Coroutine-friendly wrapper
import kotlinx.coroutines.Dispatchers
import kotlinx.coroutines.withContext
class PageBoltClient {
private val http = OkHttpClient()
private val apiKey = System.getenv("PAGEBOLT_API_KEY")
private val baseUrl = "https://pagebolt.dev/api/v1"
private val json = "application/json".toMediaType()

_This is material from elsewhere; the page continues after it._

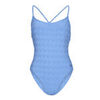 Maillots de bain Roxy PARADISE WAVE ONE PIECE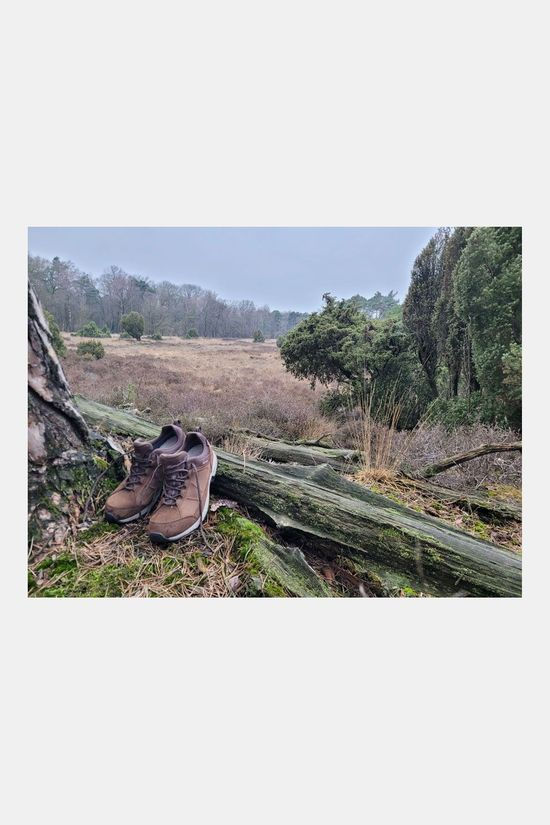 Meindl Meindl Orlando Gore-Tex Comfort Fit Wandelschoen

suspend fun screenshot(url: String): ByteArray = withContext(Dispatchers.IO) {
val body = """{"url":"$url","fullPage":true,"blockBanners":true}"""
.toRequestBody(json)
http.newCall(
Request.Builder().url("$baseUrl/screenshot")
.addHeader("x-api-key", apiKey).post(body).build()
).execute().use { it.body!!.bytes() }
}
suspend fun pdfFromHtml(html: String): ByteArray = withContext(Dispatchers.IO) {
val bodyJson = JSONObject().put("html", html).toString()
.toRequestBody(json)
http.newCall(
Request.Builder().url("$baseUrl/pdf")
.addHeader("x-api-key", apiKey).post(bodyJson).build()
).execute().use { it.body!!.bytes() }
}
}
Ktor backend handler
import io.ktor.server.application.*
import io.ktor.server.response.*
import io.ktor.server.routing.*
fun Application.configureRoutes(pagebolt: PageBoltClient) {
routing {
get("/invoices/{id}/pdf") {
val id = call.parameters["id"]!!
val html = renderInvoiceTemplate(id)
val pdf = pagebolt.pdfFromHtml(html)
call.response.header(
"Content-Disposition",
"attachment; filename=\"invoice-$id.pdf\""
)
call.respondBytes(pdf, contentType = io.ktor.http.ContentType.Application.Pdf)
}
}
}
Android — save PDF to Downloads
// In a ViewModel
viewModelScope.launch {
val html = renderInvoiceHtml(invoiceId)
val pdf = pagebolt.pdfFromHtml(html)
val filename = "invoice-$invoiceId.pdf"
val resolver = context.contentResolver
val contentValues = ContentValues().apply {
put(MediaStore.Downloads.DISPLAY_NAME, filename)
put(MediaStore.Downloads.MIME_TYPE, "application/pdf")
}
val uri = resolver.insert(MediaStore.Downloads.EXTERNAL_CONTENT_URI, contentValues)!!
resolver.openOutputStream(uri)?.use { it.write(pdf) }
_uiState.value = UiState.PdfSaved(uri)
}
No WebView, no ChromeDriver, no Selenium. OkHttp ships with Android and is the standard choice for JVM HTTP — no additional runtime required.